Time frame: from day -14 to day 168
Activity Tracking Heartrate
Subjects are requested to wear a smartwatch at all times which heart rate (beats per minute)
Time frame: from day -14 to day 168
Activity Tracking Steps
Subjects are requested to wear a smartwatch at all times which register steps (amount of steps taken)
Time frame: from day -14 to day 168
Activity Tracking Sleep
Subjects are requested to wear a smartwatch at all times which register sleep (hrs, minutes, seconds of rest)
Time frame: from day -14 to day 168
Cells/ml; Circulating immune cell subsets
Blood be drawn during using a venipuncture during visits and analyzed for the presence of immune cells (e.g. CD4+ and CD8+ T-Cells) using flow cytometry
Time frame: from day -14 to day 168
Circulating protein biomarkers
Blood be drawn during using a venipuncture during visits and analyzed for the presence of various chemokines and cytokines (e.g. CCL20, CCL17, CXCL8)

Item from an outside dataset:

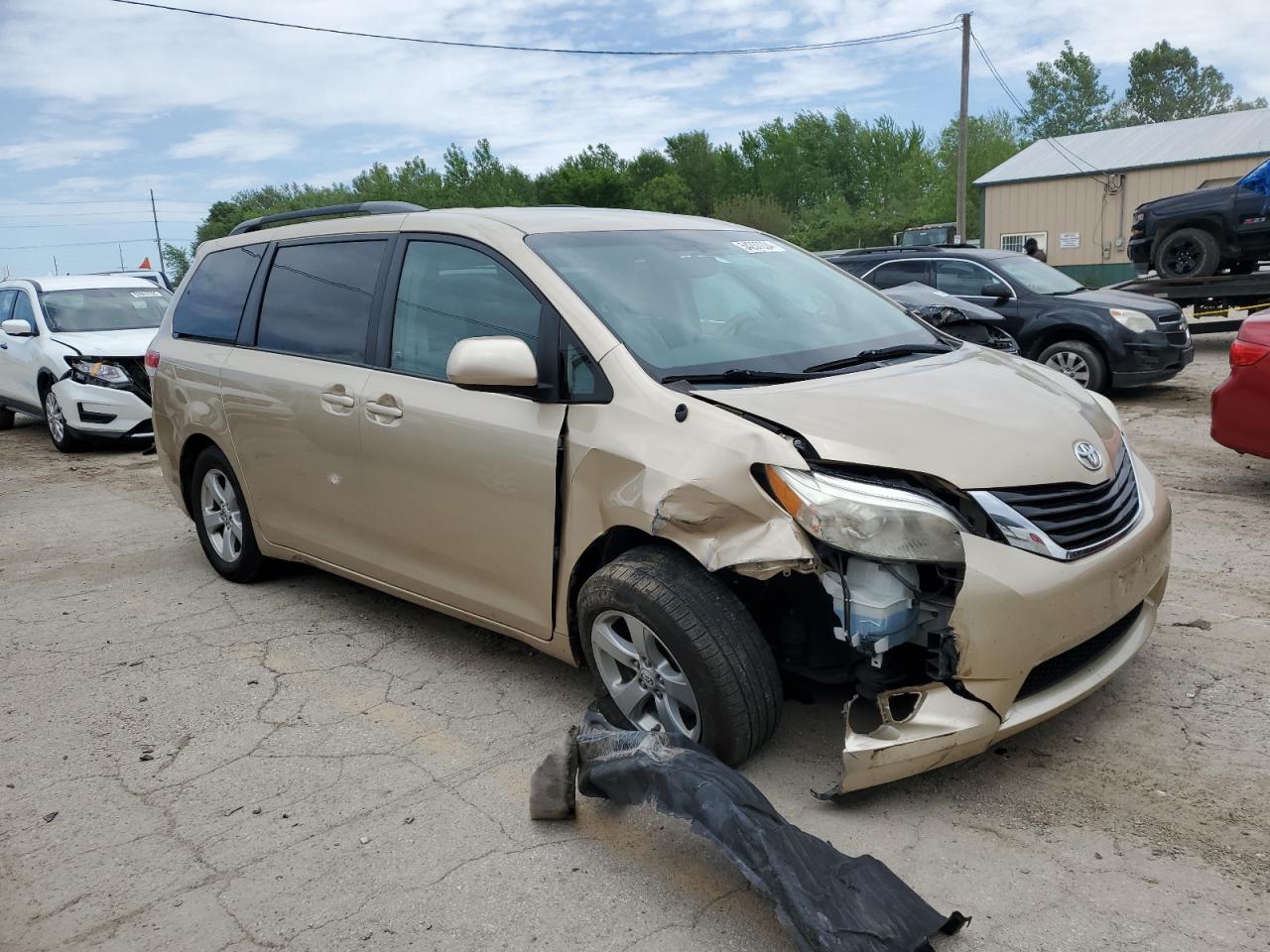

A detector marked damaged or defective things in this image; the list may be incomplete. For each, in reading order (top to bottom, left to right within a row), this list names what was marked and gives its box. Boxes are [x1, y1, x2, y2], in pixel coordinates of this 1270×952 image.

Time frame: from day -14 to day 168
Anti-drug antibodies
The occurrence of antibodies directed against guselkumab will be monitored during the treatment period (ng/ml)
Time frame: from day 0 to day 168
Blister immune cell subsets
Blisters will be induced on the non-lesional skin and the blister exudate aspirated. Blister exudate will be analyzed for the presence of immune cells (e.g. CD4+ and CD8+ T-Cells) using flow cytometry
Time frame: from day 0 to day 112
Blister protein biomarkers
Blisters will be induced on the non-lesional skin and blister fluid aspirated. Blister fluid will be analyzed for the presence of various chemokines and cytokines (e.g. CCL20, CCL17, CXCL8) (ng/ml)
Time frame: from day 0 to day 112
Immunohistochemistry of biopsies
Biopsies will be sectioned and stained for the determination of the epidermal homeostasis (proliferation, differentiation and thickness) and infiltration of cellular immune subsets (e.g. presence of CD4 and CD8).
Time frame: day 0 to day 112
Transcriptome of biopsies
Biopsies will be analyzed with an untargeted next-generation sequencing approach.
Time frame: day 0 to day 112
Cutaneous microbiome
The microbiome is collected by swabbing. The abundance of bacteria is thereafter determined using next-generation sequencing.
Time frame: from day -14 to day 112
Fecal microbiome
The bacterial composition of stool samples is determined using next-generation sequencing.
Time frame: from day 0 to day 112
Skin surface biomarkers
Superficial protein biomarkers are samples using a FibroTx Patch. Afterwards, these patches are extracted and the presence of protein biomarkers (e.g. HBD-3) determined using ELISA.
Time frame: from day -14 to day 112
Lipidomics of the stratum corneum
Tape stripping will be performed on (non-)lesional skin and lipids are subsequently extracted from the tape and analyzed using Liquid Chromatogrpahy-Mass Spectormetry. (ng/cm2)
Time frame: from day -14 to day 112
Skin barrier function
The trans epidermal water loss of (non-)lesional skin will be determined as function of the inside-out barrier function of the skin. (g/m2/h)
Time frame: from day -14 to day 168
Patient genotyping
A whole blood sample will be used to scan for common mutations in genes implicated in psoriasis using next-generation sequencing.